By Chris O'Regan at PAX 2011
At PAX East 2011 I asked the following question to gaming industry insiders who I interviewed more widely. I did this to gain insight on a single issue of major concern: the impact digital distribution of video games has had on the industry:
As you'll see from the answers, opinion, while appears slightly split, with a company like Valve being all for digital delivery whereas Ubisoft appears to be hedging, one constant agreement is clear: Digital Will Win.
SPOnG Question: What's your take on the migration from physical media to digital distribution of video games?
Paul Wedgewood, CEO of Splash Damage: "I don't think there is a death-knell for retail. I can categorically state that this for the current generation of consoles. You still need retailers for selling the hardware and hence some form of physical media will remain. It certainly doesn't impact the way Splash Damage develops games and nor should it."
Tom Galt, Lead Designer at Digital Extremes: "I love it! It benefits gamers the most as it provides many more ways to experience games. You can get them in bite sized chunks, can get full featured AAA products, and it opens up the DLC model as well. If you like the game, you can keep buying content for that game. It's really been a boon to the industry, just because it's provided more ways for the creators and the players to interact.
"I don't think retail or physical media is going to go away any time soon, I know for myself I love getting the box! I love unwrapping it and cracking it open and you get that fresh smell; I love it."
Joshua Weier, Lead Designer at Valve: "For me personally, I just download everything these days. I'm sitting on my couch and I download something I want to watch it, my music I just want to play it. I think there's this other thing we can do where we have done cross play between the PC and the Mac, where you buy on the PC you got it on the Mac too. I feel that's the way it should be, right? Moving into the PS3, if you get that version [of Portal 2] you also get the PC version as well. I'm personally really excited about that."
"Ultimately it's all about choice. Some people want to go to the store, that's great. But a lot of people love to download stuff and that's kind of where we [at Valve] are at ."
Greg Kasavin, Creative Director at Super Giant Games: "The advent of digital distribution has been one of the best things to happen to games in a very long time. It's been a ground shaking move, it's affected some people negatively, but it's also enabled developers like us make a game like Bastion.
"The last time seven people could get together and make a game like Bastion was in the 1980's. So now you get these smaller teams that can actually take creative risks and do what they really want to do. The co-founders of Super Giant Games used to work for EA and Infinity Ward and at least speaking for myself, EA would have never let me make Bastion. I had to leave in order to make this kind of game with the content and story that were desirable [to me]. This has only been possible because of digital distribution."

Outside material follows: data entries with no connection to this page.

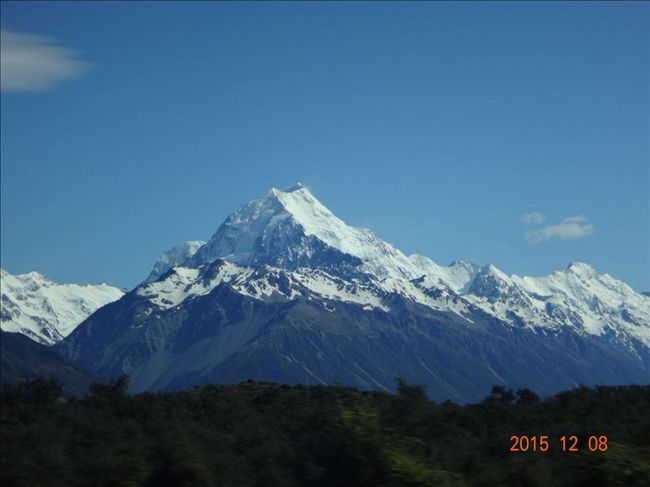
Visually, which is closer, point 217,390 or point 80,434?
point 80,434

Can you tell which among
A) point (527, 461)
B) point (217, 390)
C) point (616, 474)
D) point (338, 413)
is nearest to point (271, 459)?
point (338, 413)

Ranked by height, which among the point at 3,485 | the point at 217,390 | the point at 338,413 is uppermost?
the point at 217,390

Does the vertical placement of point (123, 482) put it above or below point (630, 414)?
below

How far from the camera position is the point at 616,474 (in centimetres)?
2675

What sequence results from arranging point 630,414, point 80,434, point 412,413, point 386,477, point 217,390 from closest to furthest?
1. point 386,477
2. point 80,434
3. point 412,413
4. point 630,414
5. point 217,390

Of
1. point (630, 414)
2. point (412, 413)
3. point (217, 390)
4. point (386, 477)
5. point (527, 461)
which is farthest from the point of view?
point (217, 390)

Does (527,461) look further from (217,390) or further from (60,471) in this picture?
(217,390)

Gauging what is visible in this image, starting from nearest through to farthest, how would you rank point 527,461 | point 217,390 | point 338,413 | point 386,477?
point 386,477
point 527,461
point 338,413
point 217,390

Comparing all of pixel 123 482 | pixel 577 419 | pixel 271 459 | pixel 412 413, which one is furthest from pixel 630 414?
pixel 123 482

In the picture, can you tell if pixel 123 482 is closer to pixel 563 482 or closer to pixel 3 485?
pixel 3 485

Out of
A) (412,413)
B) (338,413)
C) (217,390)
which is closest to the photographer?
(338,413)

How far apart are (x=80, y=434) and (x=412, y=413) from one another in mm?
10839

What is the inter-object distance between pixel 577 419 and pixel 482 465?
1779 centimetres

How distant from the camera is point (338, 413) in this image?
30.0 m
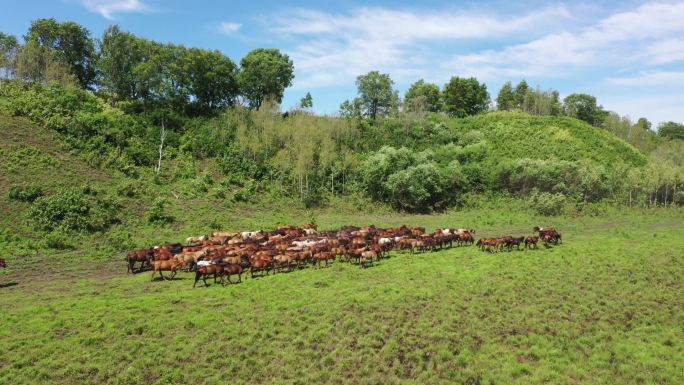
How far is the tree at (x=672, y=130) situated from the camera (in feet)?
441

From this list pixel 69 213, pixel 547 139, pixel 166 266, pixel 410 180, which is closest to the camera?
pixel 166 266

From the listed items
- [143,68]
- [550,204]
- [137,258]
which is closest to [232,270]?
[137,258]

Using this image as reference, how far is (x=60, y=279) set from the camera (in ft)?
77.5

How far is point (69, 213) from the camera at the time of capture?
34438 millimetres

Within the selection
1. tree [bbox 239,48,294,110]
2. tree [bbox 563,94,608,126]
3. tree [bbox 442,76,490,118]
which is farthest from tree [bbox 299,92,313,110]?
tree [bbox 563,94,608,126]

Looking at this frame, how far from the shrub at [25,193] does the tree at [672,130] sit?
158658mm

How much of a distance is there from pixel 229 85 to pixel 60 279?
50.9 metres

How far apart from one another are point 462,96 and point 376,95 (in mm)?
25939

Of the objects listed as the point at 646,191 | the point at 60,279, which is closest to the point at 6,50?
the point at 60,279

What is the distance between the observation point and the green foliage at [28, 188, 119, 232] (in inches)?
1325

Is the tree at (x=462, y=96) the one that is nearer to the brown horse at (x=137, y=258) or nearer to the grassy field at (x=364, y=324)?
the grassy field at (x=364, y=324)

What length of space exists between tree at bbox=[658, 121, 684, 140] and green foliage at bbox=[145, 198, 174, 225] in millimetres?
149421

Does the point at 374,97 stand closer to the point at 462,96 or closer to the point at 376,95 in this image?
the point at 376,95

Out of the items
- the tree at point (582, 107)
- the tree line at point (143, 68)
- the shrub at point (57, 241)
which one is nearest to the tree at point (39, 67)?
the tree line at point (143, 68)
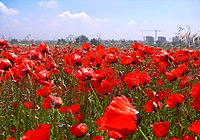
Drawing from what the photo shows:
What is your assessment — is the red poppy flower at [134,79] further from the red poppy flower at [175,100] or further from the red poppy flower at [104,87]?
the red poppy flower at [175,100]

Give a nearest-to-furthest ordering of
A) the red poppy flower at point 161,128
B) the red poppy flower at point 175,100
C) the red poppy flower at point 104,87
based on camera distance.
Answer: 1. the red poppy flower at point 161,128
2. the red poppy flower at point 175,100
3. the red poppy flower at point 104,87

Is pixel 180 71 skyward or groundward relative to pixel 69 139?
skyward

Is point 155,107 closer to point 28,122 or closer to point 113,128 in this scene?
point 113,128

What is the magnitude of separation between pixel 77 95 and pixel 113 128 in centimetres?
291

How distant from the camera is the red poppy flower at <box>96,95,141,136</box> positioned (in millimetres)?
889

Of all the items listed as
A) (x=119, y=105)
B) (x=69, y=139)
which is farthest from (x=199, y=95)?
(x=69, y=139)

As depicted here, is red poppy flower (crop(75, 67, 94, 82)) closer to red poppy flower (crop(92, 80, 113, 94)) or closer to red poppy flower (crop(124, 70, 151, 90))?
red poppy flower (crop(92, 80, 113, 94))

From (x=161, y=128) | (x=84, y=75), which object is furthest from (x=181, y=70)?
(x=161, y=128)

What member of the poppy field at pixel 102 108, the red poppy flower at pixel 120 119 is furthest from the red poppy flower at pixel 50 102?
the red poppy flower at pixel 120 119

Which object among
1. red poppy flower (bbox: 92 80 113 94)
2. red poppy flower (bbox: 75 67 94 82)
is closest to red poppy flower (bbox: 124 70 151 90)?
red poppy flower (bbox: 92 80 113 94)

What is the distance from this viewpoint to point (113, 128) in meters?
0.89

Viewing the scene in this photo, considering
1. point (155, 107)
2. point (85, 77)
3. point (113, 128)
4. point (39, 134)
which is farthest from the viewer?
point (85, 77)

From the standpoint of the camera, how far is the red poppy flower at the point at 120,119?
889mm

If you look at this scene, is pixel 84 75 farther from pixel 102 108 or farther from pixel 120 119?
pixel 120 119
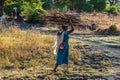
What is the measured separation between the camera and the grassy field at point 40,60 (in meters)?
11.4

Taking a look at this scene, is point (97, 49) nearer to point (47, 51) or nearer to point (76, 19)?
point (47, 51)

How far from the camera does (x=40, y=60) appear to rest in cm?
1321

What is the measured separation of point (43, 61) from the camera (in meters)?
13.1

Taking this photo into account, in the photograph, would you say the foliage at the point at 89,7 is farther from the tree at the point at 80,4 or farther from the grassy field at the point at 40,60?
the grassy field at the point at 40,60

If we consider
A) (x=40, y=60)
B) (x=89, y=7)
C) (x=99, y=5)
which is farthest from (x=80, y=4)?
(x=40, y=60)

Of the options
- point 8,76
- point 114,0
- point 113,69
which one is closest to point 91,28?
point 113,69

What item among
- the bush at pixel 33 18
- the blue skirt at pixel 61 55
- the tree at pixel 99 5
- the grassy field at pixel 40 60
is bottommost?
the tree at pixel 99 5

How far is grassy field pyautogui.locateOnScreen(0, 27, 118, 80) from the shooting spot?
11.4 m

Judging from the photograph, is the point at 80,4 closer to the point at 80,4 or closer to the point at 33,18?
the point at 80,4

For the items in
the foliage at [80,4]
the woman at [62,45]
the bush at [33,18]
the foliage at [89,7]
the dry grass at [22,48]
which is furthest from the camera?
the foliage at [80,4]

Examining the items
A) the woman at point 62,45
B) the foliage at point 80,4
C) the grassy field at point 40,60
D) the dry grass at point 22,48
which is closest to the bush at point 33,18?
the dry grass at point 22,48

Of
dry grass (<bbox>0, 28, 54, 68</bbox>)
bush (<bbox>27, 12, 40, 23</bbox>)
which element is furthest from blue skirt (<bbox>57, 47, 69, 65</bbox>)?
bush (<bbox>27, 12, 40, 23</bbox>)

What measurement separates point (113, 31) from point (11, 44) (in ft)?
38.1

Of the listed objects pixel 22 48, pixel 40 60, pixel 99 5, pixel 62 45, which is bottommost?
pixel 99 5
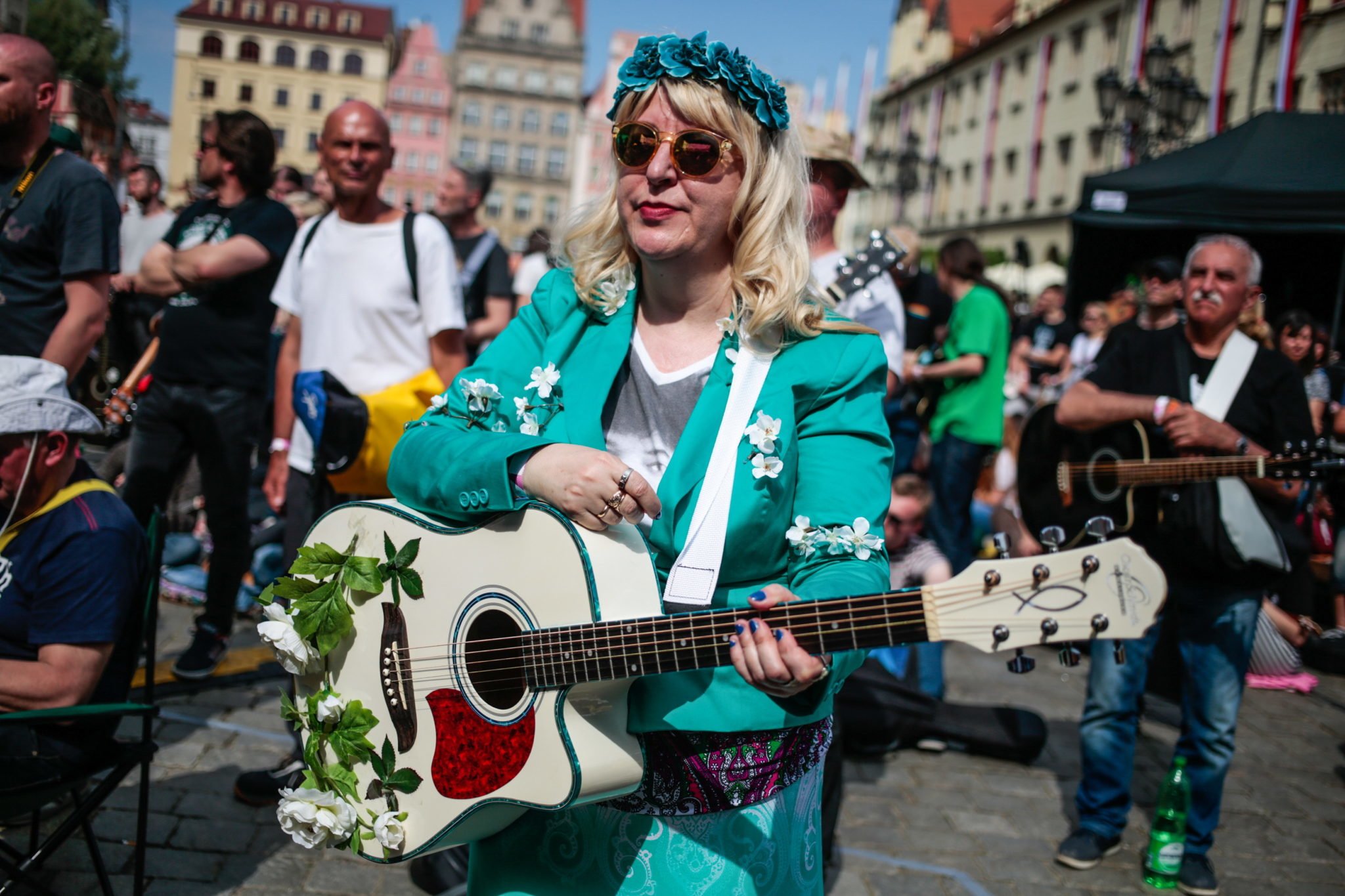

Adam Sarashon, Producer at Ubisoft: "You get the ability to take chances when distributing via digital means. The problem with the retail space is that it's very crowed, and only the top AAA games have a chance of making back the money that you have spent. The budgets for digitally distributed games is no where near the likes of Gears of War 3 and Assassin's Creed. So the ability to take risks in this space has decreased over the past 5 years, I still want to be able to take those chances and hit a mass audience. So XBLA, PSN and Steam enables these games to hit a large enough audience."
Adam Fletcher, Head of PR at Gearbox: "Gearbox loves how people have the option of downloading games or buying them from store. We benefited most from digital distribution via Steam with Borderlands. There will however always be people who will want physical copy of their game, as people don't feel they really own it until they have the box in their hands."